Man sollte sich früh genug von Temp Tracks, die unter einem Film liegen, lösen, damit sie sich nicht in das Hirn einbrennen und der Komponist anschließend keine Chance mehr hat, etwas neues, Eigenes anzubieten…
Christian Rohde, Filmproduzent
Merkmale
Temp Tracks gelten also als Orientierung für den Komponisten, damit er eine eigene Musik für den Film erstellen kann. Deswegen sollen Platzhaltersongs verschiedene Aufgaben erfüllen bzw. folgende Fragen beantworten. Hier eine Übersicht:
- Emotionale Wirkung: Welche Stimmung soll die Musik im Film erzeugen? Spannend, fröhlich, romantisch oder traurig?
- Instrumentenauswahl: Welche Instrumente werden für die Melodien oder für die Harmonien gebraucht?
- Tempo der Musik: Welche Geschwindigkeit soll die Musik haben? Eher langsam, dramatisch, oder schnell?
- Sound Design: Welche Sounds in Kombination mit der Filmmusik sollen genutzt werden?

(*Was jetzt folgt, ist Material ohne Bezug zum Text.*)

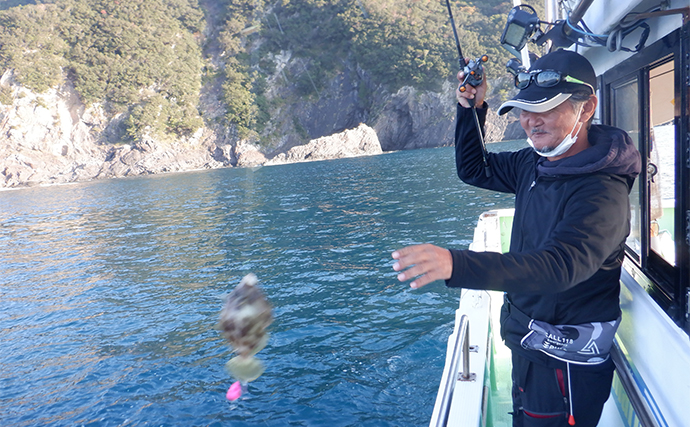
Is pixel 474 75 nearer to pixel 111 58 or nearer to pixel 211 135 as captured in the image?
pixel 211 135

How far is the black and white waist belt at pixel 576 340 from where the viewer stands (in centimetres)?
190

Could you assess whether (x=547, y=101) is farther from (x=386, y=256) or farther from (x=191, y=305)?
(x=386, y=256)

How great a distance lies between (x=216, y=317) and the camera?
7.71 m

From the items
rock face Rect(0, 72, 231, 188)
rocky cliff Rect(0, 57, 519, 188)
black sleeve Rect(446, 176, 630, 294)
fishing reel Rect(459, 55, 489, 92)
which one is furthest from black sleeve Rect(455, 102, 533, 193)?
rock face Rect(0, 72, 231, 188)

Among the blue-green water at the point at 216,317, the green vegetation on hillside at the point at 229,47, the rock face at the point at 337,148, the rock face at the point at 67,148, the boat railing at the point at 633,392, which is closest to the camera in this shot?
the boat railing at the point at 633,392

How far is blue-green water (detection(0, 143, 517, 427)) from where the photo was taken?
205 inches

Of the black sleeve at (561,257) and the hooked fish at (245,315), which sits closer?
the black sleeve at (561,257)

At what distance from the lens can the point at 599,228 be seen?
1604 mm

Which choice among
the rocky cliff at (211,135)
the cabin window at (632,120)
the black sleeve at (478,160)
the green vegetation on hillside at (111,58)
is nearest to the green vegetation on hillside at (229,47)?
the green vegetation on hillside at (111,58)

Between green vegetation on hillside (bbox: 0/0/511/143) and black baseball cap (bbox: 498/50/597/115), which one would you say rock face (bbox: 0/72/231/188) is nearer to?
green vegetation on hillside (bbox: 0/0/511/143)

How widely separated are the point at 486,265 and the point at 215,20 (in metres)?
83.2

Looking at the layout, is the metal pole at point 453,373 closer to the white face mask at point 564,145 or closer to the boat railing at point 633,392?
the boat railing at point 633,392

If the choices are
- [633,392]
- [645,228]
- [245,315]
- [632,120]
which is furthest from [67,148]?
[633,392]

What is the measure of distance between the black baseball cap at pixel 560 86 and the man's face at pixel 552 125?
5 centimetres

- Stil & Musikrichtung: Welche Art von Musik wird gewünscht? Eher mit Orchester, Synthesizer oder einzelnen Instrumenten wie Gitarre oder Klavier?

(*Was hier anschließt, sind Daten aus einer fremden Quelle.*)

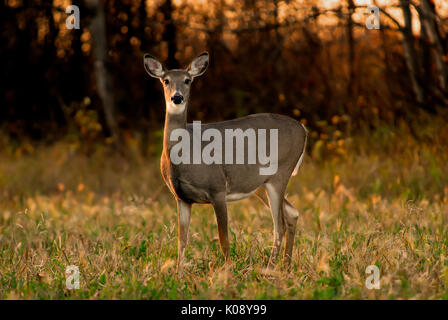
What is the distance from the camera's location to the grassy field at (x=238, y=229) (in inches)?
179

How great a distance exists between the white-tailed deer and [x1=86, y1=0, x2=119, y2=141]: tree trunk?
272 inches

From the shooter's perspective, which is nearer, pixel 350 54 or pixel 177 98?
pixel 177 98

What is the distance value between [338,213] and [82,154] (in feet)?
20.3

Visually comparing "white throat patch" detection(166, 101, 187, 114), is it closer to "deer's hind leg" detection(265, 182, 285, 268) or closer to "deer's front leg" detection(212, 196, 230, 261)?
"deer's front leg" detection(212, 196, 230, 261)

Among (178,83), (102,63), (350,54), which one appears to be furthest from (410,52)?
(178,83)

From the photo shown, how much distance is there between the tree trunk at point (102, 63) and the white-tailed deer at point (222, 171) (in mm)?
6904

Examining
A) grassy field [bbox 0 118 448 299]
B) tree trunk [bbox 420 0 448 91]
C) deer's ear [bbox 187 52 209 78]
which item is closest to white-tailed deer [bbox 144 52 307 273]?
deer's ear [bbox 187 52 209 78]

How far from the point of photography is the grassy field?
455 centimetres

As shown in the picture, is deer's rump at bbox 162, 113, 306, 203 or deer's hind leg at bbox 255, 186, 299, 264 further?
deer's hind leg at bbox 255, 186, 299, 264

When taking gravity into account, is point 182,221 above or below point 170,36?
below

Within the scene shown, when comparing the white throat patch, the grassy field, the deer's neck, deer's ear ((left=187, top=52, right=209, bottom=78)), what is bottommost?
the grassy field

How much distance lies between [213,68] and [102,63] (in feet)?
8.12

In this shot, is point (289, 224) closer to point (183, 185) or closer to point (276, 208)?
point (276, 208)

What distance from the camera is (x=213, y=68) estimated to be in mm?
13672
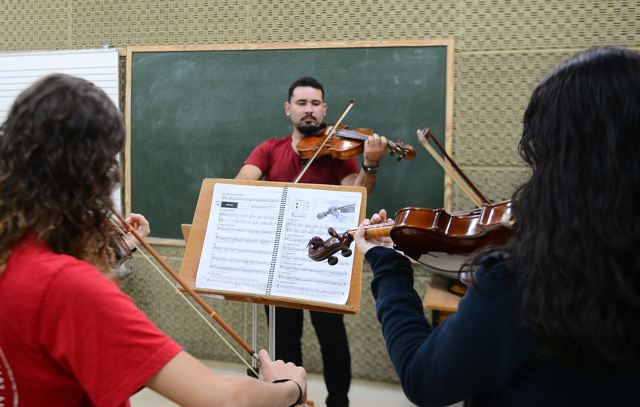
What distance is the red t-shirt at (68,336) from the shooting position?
33.5 inches

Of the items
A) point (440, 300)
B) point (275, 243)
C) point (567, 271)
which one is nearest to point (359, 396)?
point (440, 300)

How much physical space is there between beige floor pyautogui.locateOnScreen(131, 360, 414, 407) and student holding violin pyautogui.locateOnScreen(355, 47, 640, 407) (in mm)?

- Komposition an sich: Wie soll soll der Komponist die Filmmusik komponieren? Welche Akkorde sind gewollt und wie soll die Melodieführung aussehen?
Nach Temp Track komponieren
Einen Temp Track nachzukomponieren ist oft mal schwieriger als gedacht. Denn er soll auf der einen Seite ähnlich klingen und auf anderen Seite für etwas eigenes stehen. Die ersten Schritte sind hier Tempo und einen ähnliches Rhythmus zu verwenden und dann mit Hilfe ähnlicher Instrumente ein kompositorisches Grundgerüst zu erschaffen.
Kritik an Temp Musik
Der weltberühmte Filmkomponist Danny Elfman sagte einmal zu Temp Musik, dass es ein Fluch sei und seine gesamte Existenz in Frage stelle. “Ich höre mir das nur einmal an.” meint er und “wenn darauf hartnäckig bestanden wird, dann macht das meinen Job umso schwerer.“. Er drückt damit aus, dass das Nachbauen bestehender Musik nicht viel mit Kreativität zu tun hat. Als Ergebnis der letzten Jahren haben wir zwar hochwertig produzierte Filmmusiken, diese aber austauschbar klingen.
Bekannte Temp Tracks
In der Film- und Kinowelt haben es viele Platzhaltersongs bis in den finalen Cut geschafft oder wurde nahezu eins zu eins nachgebaut. Die bekanntesten und kuriosesten Fälle habe ich Dir hier einmal aufgelistet. Viel Spaß:
300
Es gibt Filmsoundtracks, die sind an bestehende Filmmusiken angelehnt. Es gibt aber auch Musikkompositionen, die sind sie zum Original nur noch marginal zu unterscheiden. So auch das folgende Beispiel aus dem Film “300“. Mit einer großen Wahrscheinlichkeit wurde die Musik aus dem 1999 erschienden “Searchlights Titus” als Temp Musik für 300 verwendet, was dazu führte, dass sich das Filmstudio Warner Bros offiziell entschuldigen musste.
First, the most famous example of temp music vs. final: Fox Searchlight’s TITUS (1999) vs. Warner Bros’ 300 (2007) pic.twitter.com/lDelJTe9Pw
— Sounds Like Temp (@SoundsLikeTemp) September 12, 2016
2001 – Odyssey im Weltraum
Mit Odyssey im Weltraum ist dem Regisseur Stanley Kubrik ein Meilenstein der Filmgeschichte gelungen. Ursprünglich wurde der Komponist Alex North beauftragt den Soundtrack zu komponieren. Kubrik entschied sich aber während der Produktion bestehende klassische Musikstücke wie Richard Strauss’s “Thus Spoke Zarathustra“, oder “The Blue Danube” von Johann Strauss zu verwenden, da sie für ihn viel besser funktionierten als die originalen Musikkompositionen von North.